Can you retype only the lines from the one with "What is the measured" through the final line of the material, exactly as given?

> _GIVEN DATA_:
## start

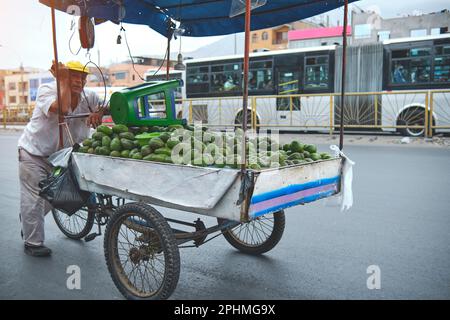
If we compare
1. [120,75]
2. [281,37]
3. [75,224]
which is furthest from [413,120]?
[120,75]

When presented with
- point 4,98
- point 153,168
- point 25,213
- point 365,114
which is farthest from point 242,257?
point 4,98

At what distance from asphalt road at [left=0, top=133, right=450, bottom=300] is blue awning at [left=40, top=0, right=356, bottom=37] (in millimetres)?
2258

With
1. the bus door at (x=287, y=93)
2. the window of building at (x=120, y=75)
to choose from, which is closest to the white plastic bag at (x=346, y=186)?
the bus door at (x=287, y=93)

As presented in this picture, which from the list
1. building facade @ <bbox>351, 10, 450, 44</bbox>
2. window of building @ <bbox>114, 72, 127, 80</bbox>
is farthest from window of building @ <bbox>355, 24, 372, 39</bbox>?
window of building @ <bbox>114, 72, 127, 80</bbox>

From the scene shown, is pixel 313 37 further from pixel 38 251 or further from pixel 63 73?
pixel 38 251

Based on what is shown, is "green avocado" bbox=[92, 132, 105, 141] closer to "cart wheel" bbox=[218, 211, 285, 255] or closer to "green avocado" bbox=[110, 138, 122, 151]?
"green avocado" bbox=[110, 138, 122, 151]

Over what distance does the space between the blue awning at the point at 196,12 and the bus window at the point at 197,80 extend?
13473 mm

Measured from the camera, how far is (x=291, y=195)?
9.64 feet

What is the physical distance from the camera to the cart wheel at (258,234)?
393cm

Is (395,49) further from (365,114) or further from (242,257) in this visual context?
(242,257)

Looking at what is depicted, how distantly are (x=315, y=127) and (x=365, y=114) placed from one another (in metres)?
1.67

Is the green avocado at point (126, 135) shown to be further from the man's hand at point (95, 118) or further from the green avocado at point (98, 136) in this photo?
the man's hand at point (95, 118)
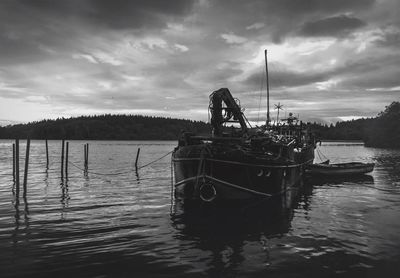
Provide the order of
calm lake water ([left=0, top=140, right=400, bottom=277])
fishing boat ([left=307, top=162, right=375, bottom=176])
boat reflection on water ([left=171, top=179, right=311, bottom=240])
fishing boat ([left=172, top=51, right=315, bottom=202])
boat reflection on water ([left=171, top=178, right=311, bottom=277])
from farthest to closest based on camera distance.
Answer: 1. fishing boat ([left=307, top=162, right=375, bottom=176])
2. fishing boat ([left=172, top=51, right=315, bottom=202])
3. boat reflection on water ([left=171, top=179, right=311, bottom=240])
4. boat reflection on water ([left=171, top=178, right=311, bottom=277])
5. calm lake water ([left=0, top=140, right=400, bottom=277])

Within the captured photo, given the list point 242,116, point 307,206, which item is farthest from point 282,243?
point 242,116

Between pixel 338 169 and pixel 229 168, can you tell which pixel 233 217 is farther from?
pixel 338 169

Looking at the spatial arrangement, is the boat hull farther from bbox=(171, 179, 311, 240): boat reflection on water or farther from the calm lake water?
the calm lake water

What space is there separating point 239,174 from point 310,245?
6.84 meters

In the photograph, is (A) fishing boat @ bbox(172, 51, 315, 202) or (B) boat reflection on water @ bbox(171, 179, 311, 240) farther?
(A) fishing boat @ bbox(172, 51, 315, 202)

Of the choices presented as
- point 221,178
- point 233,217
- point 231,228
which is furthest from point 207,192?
point 231,228

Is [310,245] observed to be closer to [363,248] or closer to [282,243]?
[282,243]

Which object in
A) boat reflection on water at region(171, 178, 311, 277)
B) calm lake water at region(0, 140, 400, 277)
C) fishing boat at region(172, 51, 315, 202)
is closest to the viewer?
calm lake water at region(0, 140, 400, 277)

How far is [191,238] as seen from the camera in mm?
12031

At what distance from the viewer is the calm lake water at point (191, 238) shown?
9156mm

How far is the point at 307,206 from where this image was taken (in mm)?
19062

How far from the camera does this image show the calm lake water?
30.0ft

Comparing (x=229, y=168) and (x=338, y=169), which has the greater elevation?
(x=229, y=168)

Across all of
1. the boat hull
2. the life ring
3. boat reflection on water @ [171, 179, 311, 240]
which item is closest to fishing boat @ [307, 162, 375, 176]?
boat reflection on water @ [171, 179, 311, 240]
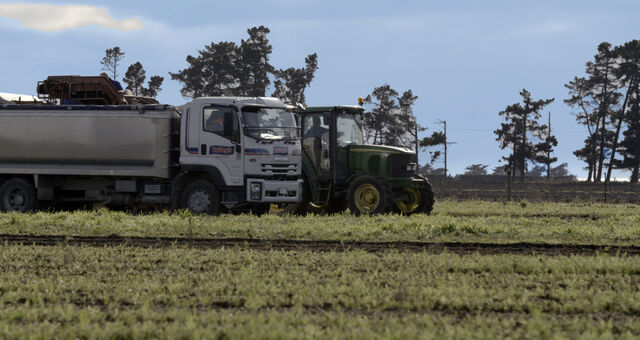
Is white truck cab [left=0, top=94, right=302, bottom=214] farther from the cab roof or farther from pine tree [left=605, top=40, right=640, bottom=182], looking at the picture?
pine tree [left=605, top=40, right=640, bottom=182]

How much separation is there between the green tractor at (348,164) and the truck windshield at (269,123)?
0.55 meters

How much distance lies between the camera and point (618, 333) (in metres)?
6.49

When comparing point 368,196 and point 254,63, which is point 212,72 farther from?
point 368,196

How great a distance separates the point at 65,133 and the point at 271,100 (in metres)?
6.37

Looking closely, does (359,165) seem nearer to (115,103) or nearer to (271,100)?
(271,100)

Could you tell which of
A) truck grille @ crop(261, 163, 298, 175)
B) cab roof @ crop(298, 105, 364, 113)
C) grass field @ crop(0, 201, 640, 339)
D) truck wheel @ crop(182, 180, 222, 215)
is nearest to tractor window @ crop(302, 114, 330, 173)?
cab roof @ crop(298, 105, 364, 113)

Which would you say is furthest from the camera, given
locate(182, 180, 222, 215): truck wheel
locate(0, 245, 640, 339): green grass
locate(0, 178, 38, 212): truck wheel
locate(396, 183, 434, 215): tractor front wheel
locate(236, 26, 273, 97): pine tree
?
locate(236, 26, 273, 97): pine tree

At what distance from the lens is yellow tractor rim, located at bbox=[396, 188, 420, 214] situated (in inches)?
794

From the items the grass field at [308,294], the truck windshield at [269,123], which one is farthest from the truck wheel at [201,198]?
the grass field at [308,294]

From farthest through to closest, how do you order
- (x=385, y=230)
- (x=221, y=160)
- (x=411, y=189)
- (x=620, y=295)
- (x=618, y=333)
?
(x=411, y=189)
(x=221, y=160)
(x=385, y=230)
(x=620, y=295)
(x=618, y=333)

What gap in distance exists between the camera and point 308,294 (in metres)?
7.91

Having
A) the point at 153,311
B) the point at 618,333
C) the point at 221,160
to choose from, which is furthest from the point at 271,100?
the point at 618,333

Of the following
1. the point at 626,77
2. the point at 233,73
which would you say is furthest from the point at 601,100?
the point at 233,73

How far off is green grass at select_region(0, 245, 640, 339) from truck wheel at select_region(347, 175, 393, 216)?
7735 mm
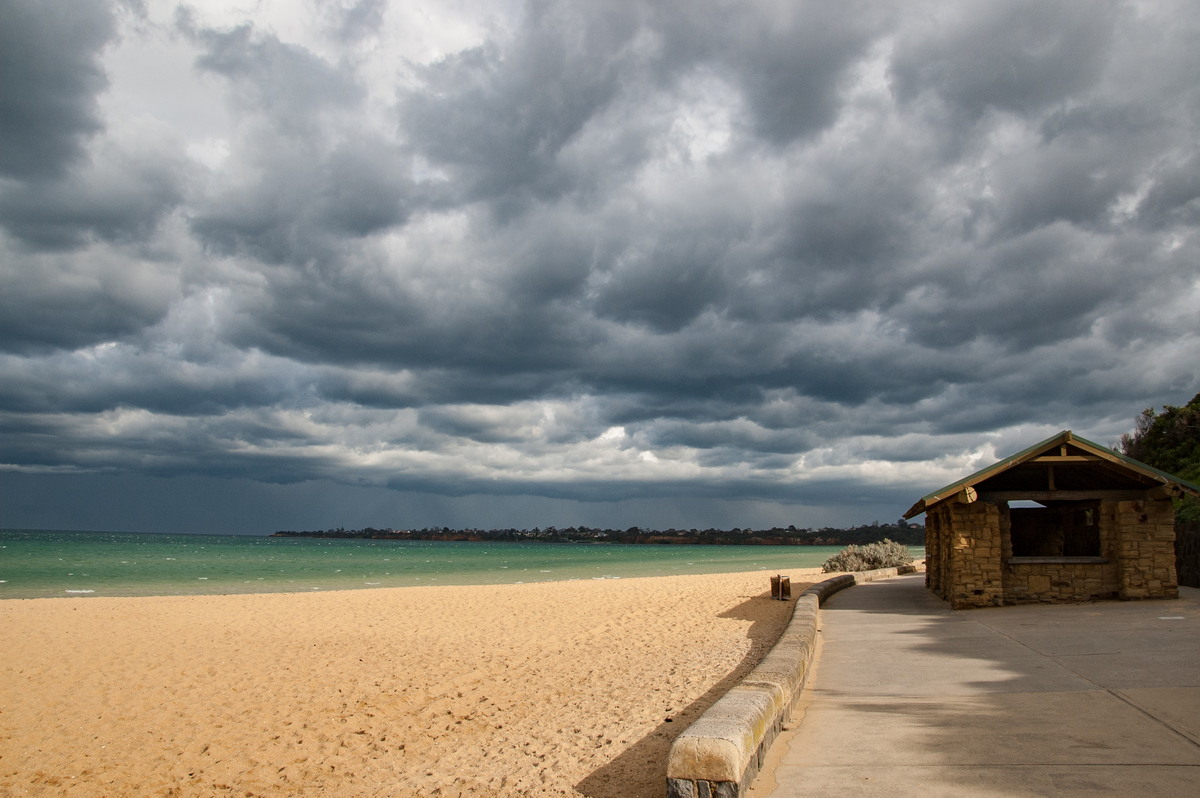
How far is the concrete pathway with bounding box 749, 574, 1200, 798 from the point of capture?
4.43 m

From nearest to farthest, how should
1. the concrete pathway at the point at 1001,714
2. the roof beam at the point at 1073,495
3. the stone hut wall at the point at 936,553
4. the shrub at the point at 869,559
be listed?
the concrete pathway at the point at 1001,714, the roof beam at the point at 1073,495, the stone hut wall at the point at 936,553, the shrub at the point at 869,559

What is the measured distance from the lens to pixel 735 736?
4.24 metres

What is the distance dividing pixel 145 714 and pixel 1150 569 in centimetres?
1533

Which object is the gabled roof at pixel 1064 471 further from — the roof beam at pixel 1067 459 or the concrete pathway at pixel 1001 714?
the concrete pathway at pixel 1001 714

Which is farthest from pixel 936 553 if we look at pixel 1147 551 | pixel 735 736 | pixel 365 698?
pixel 735 736

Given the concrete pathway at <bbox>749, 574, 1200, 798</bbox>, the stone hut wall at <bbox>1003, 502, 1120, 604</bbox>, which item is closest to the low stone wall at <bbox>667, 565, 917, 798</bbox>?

## end

> _CORRECT RESULT_:
What is the measured distance from the lens to pixel 735 736?
4.24 metres

What is the distance dividing pixel 145 714 and pixel 1150 569 in centimetres?
1533

Which object is the gabled roof at pixel 1064 471 further from — the roof beam at pixel 1067 459 or the concrete pathway at pixel 1001 714?
the concrete pathway at pixel 1001 714

Which is farthest from pixel 936 553 if we look at pixel 1147 551 | pixel 735 736 | pixel 365 698?
pixel 735 736

Given the concrete pathway at <bbox>749, 574, 1200, 798</bbox>, the stone hut wall at <bbox>1003, 502, 1120, 604</bbox>, which item is closest to the low stone wall at <bbox>667, 565, 917, 798</bbox>?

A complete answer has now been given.